III. Falsche Propheten: Hegel, Marx und das Phänomen des Kommunismus
1. Aristoteles und Hegel: Der Beginn der Orakelphilosophie
2. Soziologischer Determinismus, Ökonomischer Historizismus und totalitäres Klassendenken
3. Die Verkündigung des Sozialismus und die Revolution des Proletariats

Bibliographie

Einleitung

„Ich sehe heute klarer als zuvor, dass alle unsere Nöte und Schwierigkeiten einen Ursprung haben, der bewundernswert und gesund ist, wenn auch sehr gefährlich […]. Es ist das Bestreben ungezählter unbekannter Menschen, sich und ihre Seelen von der Herrschaft der Autorität und des Vorurteils zu befreien; es ist ihr Versuch, eine offene Gesellschaftsordnung aufzubauen […].“

Karl Popper. Die Offene Gesellschaft und ihre Feinde, Band I, Vorwort.

Sir Karl Raimund Popper (1902-1994) war wohl zweifelsfrei einer der einflussreichsten und auch vielseitigsten Denker des 20. Jahrhunderts. Gerade durch seine um Exaktheit, Klarheit und Einfachheit bemühte Erkenntnis- und Wissenschaftstheorie gelangte er zu einer Soziologie und politischen Philosophie, die wie keine andere in unbedingter Weise die Demokratie verteidigte und eine offene Gesellschaftsordnung des Staates forderte.
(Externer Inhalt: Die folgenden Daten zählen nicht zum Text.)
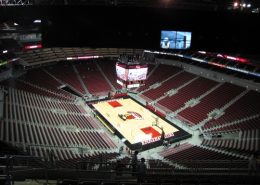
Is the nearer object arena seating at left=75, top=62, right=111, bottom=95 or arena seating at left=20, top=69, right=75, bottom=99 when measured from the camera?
arena seating at left=20, top=69, right=75, bottom=99

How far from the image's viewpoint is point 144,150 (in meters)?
20.0

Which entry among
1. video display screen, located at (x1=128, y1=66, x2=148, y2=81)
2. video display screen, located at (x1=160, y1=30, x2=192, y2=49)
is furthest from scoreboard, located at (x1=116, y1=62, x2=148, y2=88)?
video display screen, located at (x1=160, y1=30, x2=192, y2=49)

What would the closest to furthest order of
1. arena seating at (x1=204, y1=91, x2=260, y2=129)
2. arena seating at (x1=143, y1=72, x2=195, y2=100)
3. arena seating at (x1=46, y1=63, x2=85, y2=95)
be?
arena seating at (x1=204, y1=91, x2=260, y2=129)
arena seating at (x1=143, y1=72, x2=195, y2=100)
arena seating at (x1=46, y1=63, x2=85, y2=95)

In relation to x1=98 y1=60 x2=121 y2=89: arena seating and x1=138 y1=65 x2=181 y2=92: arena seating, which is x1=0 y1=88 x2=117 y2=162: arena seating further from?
x1=138 y1=65 x2=181 y2=92: arena seating

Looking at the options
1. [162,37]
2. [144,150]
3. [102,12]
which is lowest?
[144,150]

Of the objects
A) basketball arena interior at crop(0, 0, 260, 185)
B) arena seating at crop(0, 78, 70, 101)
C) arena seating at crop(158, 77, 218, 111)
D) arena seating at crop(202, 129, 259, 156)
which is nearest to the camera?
basketball arena interior at crop(0, 0, 260, 185)

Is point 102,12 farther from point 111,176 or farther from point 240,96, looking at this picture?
point 240,96

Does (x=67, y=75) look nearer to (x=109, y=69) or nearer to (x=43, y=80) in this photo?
(x=43, y=80)

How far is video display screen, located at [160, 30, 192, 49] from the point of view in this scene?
34.3 ft

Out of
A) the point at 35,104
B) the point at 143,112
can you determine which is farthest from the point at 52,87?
the point at 143,112

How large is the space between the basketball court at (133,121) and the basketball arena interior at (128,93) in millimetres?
94

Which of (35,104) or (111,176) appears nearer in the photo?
(111,176)

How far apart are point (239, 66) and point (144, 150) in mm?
13174

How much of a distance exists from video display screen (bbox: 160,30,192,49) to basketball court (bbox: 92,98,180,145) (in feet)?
36.6
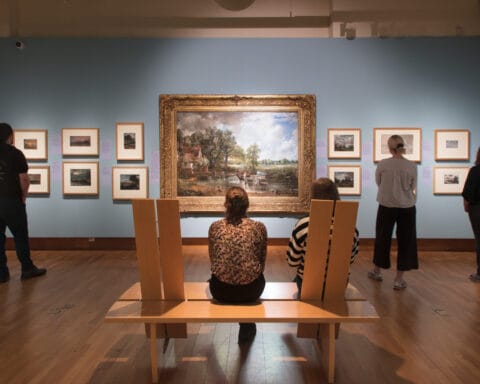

Popper erreichte durch einen ungewöhnlichen Schritt eine widerspruchsfreie Übertragung seines erkenntnistheoretischen Modells auf die politische Praxis: seine Erkenntnistheorie versteht sich zunächst als ein methodologisches Forschungsprogramm zur Elimination von Fehlern, aus denen wir berechtigt sein sollen, für die Zukunft zu lernen.[1] Zu den zentralen Themen des Kritischen Rationalismus zählt zum ersten das Prinzip der Objektivität der Wahrheit, die aus dem streng korrespondenztheoretischen Konzept Poppers hervorgeht. „Eine Theorie ist wahr, wenn sie mit den Tatsachen übereinstimmt; sie hat größere Wahrheitsnähe als eine konkurrierende Theorie, wenn sie mit den Tatsachen besser übereinstimmt (oder mit mehr Tatsachen übereinstimmt).“[2] Dabei ist jedoch der dynamische Charakter dieses Modell zu bemerken, da Wissen stets nur vorläufig und niemals mit Sicherheit zu gewinnen ist. Dieses Eigenschaft dient dem Schutz vor Absolutierungen und der von Popper abgelehnten Dogmatisierung von Theorien und Erkenntnissen. Daraus ergibt sich der zweite wichtige Punkt von Poppers Philosophie: das Falsifikationsprinzip „zur Ausscheidung von fehlerhaften Theorien“.[3]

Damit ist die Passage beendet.